*Written problem*:
Convert the lines below into a JSON array of strings, with one string per line and no entries for blank lines.

*Record excerpts*:

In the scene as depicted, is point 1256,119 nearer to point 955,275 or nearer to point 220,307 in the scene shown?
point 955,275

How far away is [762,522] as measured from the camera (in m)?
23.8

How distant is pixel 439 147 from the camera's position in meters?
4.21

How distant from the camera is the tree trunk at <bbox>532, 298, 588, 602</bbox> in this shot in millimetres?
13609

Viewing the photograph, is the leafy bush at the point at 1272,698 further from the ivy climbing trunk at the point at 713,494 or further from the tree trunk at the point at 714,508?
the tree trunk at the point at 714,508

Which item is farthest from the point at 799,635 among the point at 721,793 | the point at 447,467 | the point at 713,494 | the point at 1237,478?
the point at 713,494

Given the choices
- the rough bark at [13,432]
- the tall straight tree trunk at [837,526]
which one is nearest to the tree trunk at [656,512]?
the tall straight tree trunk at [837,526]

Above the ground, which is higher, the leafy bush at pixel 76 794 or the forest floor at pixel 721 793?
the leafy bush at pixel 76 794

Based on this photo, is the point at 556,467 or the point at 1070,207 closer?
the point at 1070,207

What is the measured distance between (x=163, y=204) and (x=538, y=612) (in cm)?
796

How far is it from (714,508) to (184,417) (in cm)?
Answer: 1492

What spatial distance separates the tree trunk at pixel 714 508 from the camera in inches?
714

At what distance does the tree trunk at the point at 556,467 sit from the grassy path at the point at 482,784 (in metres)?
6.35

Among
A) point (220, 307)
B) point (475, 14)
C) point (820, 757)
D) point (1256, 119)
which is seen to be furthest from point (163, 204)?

*Answer*:
[
  "In the scene as depicted, is point 1256,119 nearer to point 955,275 or nearer to point 220,307 in the scene shown?",
  "point 955,275",
  "How far away is [762,522] as measured from the camera (in m)?",
  "23.8",
  "How distant is pixel 439 147 from the camera's position in meters?",
  "4.21",
  "How distant from the camera is the tree trunk at <bbox>532, 298, 588, 602</bbox> in this shot in millimetres?",
  "13609",
  "Viewing the photograph, is the leafy bush at the point at 1272,698 further from the ivy climbing trunk at the point at 713,494 or further from the tree trunk at the point at 714,508?",
  "the tree trunk at the point at 714,508",
  "Which item is farthest from the point at 799,635 among the point at 721,793 | the point at 447,467 | the point at 713,494 | the point at 1237,478?",
  "the point at 713,494",
  "Given the choices",
  "- the rough bark at [13,432]",
  "- the tall straight tree trunk at [837,526]",
  "which one is nearest to the tree trunk at [656,512]?",
  "the tall straight tree trunk at [837,526]",
  "Above the ground, which is higher, the leafy bush at pixel 76 794 or the forest floor at pixel 721 793?",
  "the leafy bush at pixel 76 794",
  "Based on this photo, is the point at 556,467 or the point at 1070,207 closer?",
  "the point at 1070,207",
  "What is the measured distance between (x=163, y=204) and (x=538, y=612) (in cm)?",
  "796",
  "How far is it from (714,508) to (184,417) (in cm)?",
  "Answer: 1492",
  "What spatial distance separates the tree trunk at pixel 714 508 from the camera in inches?",
  "714",
  "At what distance does the tree trunk at the point at 556,467 sit from the grassy path at the point at 482,784 (in metres)?",
  "6.35",
  "Among",
  "A) point (220, 307)",
  "B) point (475, 14)",
  "C) point (820, 757)",
  "D) point (1256, 119)",
  "which is seen to be furthest from point (163, 204)?"
]